[Start of Attachment]

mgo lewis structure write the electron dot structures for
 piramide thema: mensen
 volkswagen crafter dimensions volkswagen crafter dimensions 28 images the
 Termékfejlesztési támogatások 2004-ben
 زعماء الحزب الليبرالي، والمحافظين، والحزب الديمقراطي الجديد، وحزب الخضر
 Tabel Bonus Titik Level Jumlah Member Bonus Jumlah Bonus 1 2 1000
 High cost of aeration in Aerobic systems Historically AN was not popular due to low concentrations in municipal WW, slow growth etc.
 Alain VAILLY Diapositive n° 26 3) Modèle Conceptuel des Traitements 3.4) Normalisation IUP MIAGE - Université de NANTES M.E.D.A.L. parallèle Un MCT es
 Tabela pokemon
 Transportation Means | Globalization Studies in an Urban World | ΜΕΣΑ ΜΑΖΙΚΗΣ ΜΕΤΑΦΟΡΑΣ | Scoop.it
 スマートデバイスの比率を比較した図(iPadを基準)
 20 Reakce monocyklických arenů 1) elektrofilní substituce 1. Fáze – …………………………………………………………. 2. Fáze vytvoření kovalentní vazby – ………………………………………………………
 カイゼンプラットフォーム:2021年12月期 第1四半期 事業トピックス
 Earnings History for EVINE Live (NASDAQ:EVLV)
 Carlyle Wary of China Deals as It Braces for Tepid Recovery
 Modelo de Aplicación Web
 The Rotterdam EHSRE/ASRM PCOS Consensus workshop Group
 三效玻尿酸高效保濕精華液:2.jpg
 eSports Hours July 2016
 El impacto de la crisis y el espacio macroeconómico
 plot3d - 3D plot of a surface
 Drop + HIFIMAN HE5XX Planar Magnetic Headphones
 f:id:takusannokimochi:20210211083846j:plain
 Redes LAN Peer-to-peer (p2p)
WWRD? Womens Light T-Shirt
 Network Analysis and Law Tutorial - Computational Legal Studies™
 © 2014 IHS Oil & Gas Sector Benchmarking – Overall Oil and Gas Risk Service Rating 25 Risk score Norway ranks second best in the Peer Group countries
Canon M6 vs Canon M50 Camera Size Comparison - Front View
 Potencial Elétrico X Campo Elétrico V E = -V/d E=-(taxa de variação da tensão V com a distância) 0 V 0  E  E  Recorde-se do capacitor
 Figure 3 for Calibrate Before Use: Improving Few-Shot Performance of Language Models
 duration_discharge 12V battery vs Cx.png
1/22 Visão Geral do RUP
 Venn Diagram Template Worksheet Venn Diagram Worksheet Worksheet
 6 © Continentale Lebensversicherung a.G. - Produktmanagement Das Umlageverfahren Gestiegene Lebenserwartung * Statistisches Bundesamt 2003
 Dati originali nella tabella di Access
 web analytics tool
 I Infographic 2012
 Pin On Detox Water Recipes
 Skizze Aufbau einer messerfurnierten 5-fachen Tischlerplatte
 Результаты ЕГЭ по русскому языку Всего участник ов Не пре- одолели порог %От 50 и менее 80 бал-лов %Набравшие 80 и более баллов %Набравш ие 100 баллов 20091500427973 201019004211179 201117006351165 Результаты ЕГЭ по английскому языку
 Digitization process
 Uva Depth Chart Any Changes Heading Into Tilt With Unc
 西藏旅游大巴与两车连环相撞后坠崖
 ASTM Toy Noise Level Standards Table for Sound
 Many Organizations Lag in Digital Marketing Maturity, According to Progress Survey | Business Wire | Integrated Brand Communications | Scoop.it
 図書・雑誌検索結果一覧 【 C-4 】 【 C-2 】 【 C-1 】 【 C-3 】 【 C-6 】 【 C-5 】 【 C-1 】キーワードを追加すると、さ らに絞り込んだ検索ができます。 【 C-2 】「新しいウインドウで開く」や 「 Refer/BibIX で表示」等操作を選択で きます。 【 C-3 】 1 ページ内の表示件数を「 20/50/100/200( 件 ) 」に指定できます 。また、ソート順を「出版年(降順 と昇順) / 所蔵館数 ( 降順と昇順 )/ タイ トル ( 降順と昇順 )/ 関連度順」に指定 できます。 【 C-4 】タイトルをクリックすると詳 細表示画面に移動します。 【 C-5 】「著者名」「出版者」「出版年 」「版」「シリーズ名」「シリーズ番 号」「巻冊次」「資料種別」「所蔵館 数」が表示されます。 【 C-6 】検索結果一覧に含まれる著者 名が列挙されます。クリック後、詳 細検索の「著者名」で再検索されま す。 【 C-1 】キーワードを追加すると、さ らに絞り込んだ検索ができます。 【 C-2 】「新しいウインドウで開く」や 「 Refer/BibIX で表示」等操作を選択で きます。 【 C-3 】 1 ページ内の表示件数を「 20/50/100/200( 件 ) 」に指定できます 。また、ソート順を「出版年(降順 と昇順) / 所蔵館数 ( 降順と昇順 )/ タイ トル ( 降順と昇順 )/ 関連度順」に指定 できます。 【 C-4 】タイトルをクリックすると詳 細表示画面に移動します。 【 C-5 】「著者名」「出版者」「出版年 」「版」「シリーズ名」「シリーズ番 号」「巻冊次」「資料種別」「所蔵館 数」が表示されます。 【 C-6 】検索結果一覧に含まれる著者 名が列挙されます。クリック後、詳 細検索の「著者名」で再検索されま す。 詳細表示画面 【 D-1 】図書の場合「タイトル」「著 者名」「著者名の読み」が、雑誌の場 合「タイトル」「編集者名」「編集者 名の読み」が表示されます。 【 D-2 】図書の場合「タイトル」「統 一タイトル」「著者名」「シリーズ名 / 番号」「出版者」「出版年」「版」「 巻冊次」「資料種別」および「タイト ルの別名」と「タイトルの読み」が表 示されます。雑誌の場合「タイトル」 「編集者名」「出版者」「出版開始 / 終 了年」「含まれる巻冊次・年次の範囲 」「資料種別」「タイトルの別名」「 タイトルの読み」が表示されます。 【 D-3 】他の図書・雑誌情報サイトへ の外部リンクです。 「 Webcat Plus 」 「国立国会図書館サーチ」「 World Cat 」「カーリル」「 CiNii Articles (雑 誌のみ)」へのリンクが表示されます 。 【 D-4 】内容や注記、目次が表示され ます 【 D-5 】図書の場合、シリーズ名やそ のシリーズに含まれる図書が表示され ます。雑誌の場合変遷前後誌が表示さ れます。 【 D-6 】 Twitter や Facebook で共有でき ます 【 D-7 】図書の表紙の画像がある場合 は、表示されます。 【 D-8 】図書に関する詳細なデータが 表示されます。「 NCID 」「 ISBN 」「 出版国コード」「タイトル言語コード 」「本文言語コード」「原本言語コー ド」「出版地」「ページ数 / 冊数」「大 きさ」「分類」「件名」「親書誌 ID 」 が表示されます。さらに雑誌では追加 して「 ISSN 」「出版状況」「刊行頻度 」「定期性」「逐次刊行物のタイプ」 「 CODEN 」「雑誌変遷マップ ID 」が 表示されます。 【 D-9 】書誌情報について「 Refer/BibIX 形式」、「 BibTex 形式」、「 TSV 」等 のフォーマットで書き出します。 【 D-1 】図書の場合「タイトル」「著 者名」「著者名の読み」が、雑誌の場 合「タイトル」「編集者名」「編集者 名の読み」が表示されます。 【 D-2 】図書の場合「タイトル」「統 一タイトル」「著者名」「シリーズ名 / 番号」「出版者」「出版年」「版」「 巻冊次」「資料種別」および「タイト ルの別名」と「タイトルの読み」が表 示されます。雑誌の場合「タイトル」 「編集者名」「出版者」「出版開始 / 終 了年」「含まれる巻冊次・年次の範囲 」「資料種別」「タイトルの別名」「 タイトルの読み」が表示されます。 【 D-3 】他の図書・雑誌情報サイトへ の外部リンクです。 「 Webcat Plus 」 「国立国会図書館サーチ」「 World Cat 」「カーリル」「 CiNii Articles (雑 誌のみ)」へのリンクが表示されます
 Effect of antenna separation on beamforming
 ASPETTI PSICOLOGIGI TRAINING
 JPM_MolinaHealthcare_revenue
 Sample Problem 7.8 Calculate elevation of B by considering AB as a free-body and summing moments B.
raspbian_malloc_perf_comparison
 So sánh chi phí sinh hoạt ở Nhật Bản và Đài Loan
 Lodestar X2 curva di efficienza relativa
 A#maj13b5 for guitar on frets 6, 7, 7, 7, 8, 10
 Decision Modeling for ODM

[End of Attachment]

## [WHAT YOU WILL DO]
Which lines in the entries above contain "Level"? Pull each of them out.

## [SOLUTION]
 Tabel Bonus Titik Level Jumlah Member Bonus Jumlah Bonus 1 2 1000
 ASTM Toy Noise Level Standards Table for Sound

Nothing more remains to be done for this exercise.